Cockpit view of landing a plane in terrifying crosswinds

Originally published at:


It all looks so smooth, until you focus on the control columns. Yipe! :open_mouth:


Gave me the collywobbles.


I’m still cranked on engine turbulence in the movie ‘pushing tin’ which is fake-crate subject matter

edit description : wake turbulence

1 Like

My instructor, when I got my license, was very big on teaching me to embrace a good crab angle. It’s actually quite fun.

Don’t read too much into his rapidly flipping his yoke left and right – unlike a car’s steering wheel, on all the small planes i’ve flown, they have a little bit of dead space in them (5-10 degrees or so), so if you bump them you don’t actually do anything. He’s moving the yoke left and right quite a bit just to get to the beginning of where it responds to make a small adjustment – in a car, you are making tiny, functional adjustments all the time – here you need to do a bit more to get it to react, and he needs to react a lot to the changing winds.


Obviously I’d make a terrible passenger :smiley:

1 Like

This scene


A pat of butter wouldn’t melt on that pilot’s tongue.

Still easier than landing in Top Gun on NES.


Nice video!

They write that the crab angle was 45°, which, of course, it wasn’t. You can estimate the crab angle from the speed of the plane, I guess at least 60 kt at touchdown for the Cessna 208 “Caravan”, and the crosswind, which the pilot estimated at 25 kt. This yields a crab angle of 23°.

The pilot will most likely have used much less than full landing flaps and so was able to touch down at a somewhat higher speed, perhaps 70 kt, yielding a crab angle of 20°.

And he might have overestimated the crosswind immediately above ground a little. Perhaps it was 20 kt, yielding a crab angle of 16°.

A bit higher up the wind is normally faster, so a somewhat bigger crab angle during the approach is to be expected, but still nowhere near 45°.

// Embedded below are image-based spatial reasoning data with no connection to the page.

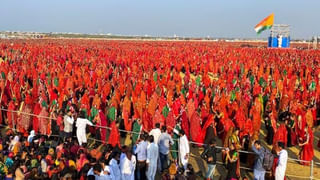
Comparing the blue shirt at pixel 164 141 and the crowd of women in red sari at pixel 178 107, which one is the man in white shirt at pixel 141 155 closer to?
the blue shirt at pixel 164 141

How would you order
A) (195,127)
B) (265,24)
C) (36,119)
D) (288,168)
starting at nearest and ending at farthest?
(288,168)
(195,127)
(36,119)
(265,24)

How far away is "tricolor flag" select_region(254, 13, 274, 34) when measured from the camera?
3353 centimetres

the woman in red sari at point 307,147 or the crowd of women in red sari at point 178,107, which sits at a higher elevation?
the crowd of women in red sari at point 178,107

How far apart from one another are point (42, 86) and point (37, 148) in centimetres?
610

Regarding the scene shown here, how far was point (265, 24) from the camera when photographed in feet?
111

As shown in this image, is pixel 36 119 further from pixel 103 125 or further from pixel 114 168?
pixel 114 168

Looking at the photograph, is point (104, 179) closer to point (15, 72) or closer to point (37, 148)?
point (37, 148)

Since the pilot could hold the plane aligned with the runway for a couple of seconds before actually touching down, maximum rudder deflection must have been sufficient to counteract the crosswind. From the technical data of the Cessna Caravan we could thus obtain an upper limit of the crab angle, but I do not have this information. 23° would seem very high.

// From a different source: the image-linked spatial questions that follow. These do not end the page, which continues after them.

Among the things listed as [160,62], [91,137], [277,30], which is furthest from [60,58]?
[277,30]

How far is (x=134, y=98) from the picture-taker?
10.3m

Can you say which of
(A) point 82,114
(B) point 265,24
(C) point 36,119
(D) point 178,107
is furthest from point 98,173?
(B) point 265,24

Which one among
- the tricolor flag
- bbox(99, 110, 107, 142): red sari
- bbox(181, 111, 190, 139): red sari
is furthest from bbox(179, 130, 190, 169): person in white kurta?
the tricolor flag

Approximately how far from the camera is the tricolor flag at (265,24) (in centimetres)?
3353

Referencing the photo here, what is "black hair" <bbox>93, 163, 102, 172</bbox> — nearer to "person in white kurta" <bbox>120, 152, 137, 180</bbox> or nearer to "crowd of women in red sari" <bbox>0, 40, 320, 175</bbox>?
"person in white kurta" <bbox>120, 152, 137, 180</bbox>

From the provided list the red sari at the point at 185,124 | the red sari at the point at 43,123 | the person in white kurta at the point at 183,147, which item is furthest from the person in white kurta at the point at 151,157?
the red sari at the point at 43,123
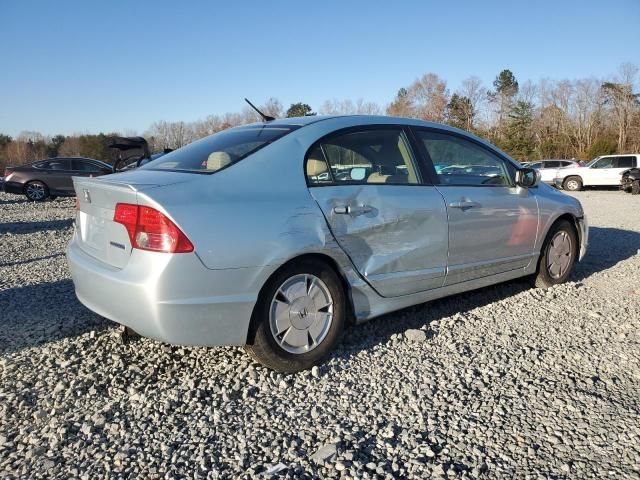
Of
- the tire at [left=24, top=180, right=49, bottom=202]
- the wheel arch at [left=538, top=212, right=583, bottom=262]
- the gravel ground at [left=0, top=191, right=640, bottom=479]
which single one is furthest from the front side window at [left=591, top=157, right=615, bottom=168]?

The suggested maximal crosswind speed for the Cessna Caravan is 20 kt, which includes some margin of error, so we are at an entirely believable situation here.

Finally, no experienced pilot in his right mind would attempt a crosswind landing at a wind speed that the plane cannot handle, because that would risk damaging the plane. The landing was obviously difficult, but still within the limits of what a well-trained pilot in a Cessna Caravan is capable of.

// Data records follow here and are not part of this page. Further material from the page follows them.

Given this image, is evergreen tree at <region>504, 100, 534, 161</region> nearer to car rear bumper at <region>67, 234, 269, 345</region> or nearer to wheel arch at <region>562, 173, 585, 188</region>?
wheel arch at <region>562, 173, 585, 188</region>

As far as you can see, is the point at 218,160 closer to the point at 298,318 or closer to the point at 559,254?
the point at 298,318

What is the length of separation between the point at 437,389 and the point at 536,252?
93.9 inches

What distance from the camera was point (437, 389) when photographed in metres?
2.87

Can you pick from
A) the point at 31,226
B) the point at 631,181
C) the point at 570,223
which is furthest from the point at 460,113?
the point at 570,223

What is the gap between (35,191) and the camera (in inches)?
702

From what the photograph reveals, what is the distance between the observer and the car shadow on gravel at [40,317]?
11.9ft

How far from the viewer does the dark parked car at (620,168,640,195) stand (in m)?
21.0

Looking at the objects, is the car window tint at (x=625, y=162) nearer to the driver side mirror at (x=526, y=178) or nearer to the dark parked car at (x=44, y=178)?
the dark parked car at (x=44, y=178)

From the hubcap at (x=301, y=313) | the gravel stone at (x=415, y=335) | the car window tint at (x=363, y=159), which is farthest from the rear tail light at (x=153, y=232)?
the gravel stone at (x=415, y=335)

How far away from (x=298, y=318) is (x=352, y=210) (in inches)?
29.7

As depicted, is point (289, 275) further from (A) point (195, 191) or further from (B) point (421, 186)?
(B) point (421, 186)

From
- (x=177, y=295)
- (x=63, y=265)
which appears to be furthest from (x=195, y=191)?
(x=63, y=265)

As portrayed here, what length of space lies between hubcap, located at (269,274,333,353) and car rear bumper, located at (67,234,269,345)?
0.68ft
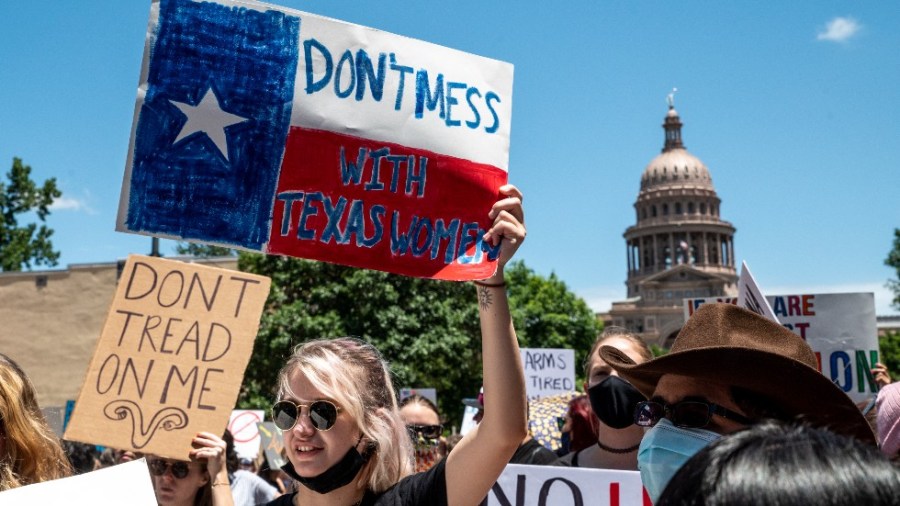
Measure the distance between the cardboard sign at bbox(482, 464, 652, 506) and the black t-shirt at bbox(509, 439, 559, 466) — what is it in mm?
360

Thanks for the video! It also shows what a nice and docile aeroplane the Cessna Caravan is, even under adverse conditions. It is a favorite workhorse for very-short-haul passenger flights in many countries around the world.

I never liked the looks of the optional luggage belly, but for its utility the fat-belly version is unbeatable.

The Cessna Caravan has one turboprop engine and non-retractable gear, ideal for short distances, low speeds, and short and rough runways.


I like to hang out on the southern end of runway 34 at Melbourne, with a radio scanner and an ADSB reciever. A few times an aircraft has flown very low over me on final and kicked off these vortexes which hiss through the air for 30 seconds or so after the plane is gone. Its the weirdest sound. Like knives swinging through the air.

1 Like

Nice. I’m going to go watch some of his other videos.

Big planes can do it too!

It’s the puddle-jumper of choice for getting into small airports in HI.

I tried for ages to get a picture of concorde landing at LHR quite an ordeal

Here’s the deal with aircraft carriers: you turn them in to the wind for flight operations so at most you’ll get an oblique gust. Easy!

I don’t think Nintendo got that memo.

1 Like

This topic was automatically closed after 5 days. New replies are no longer allowed.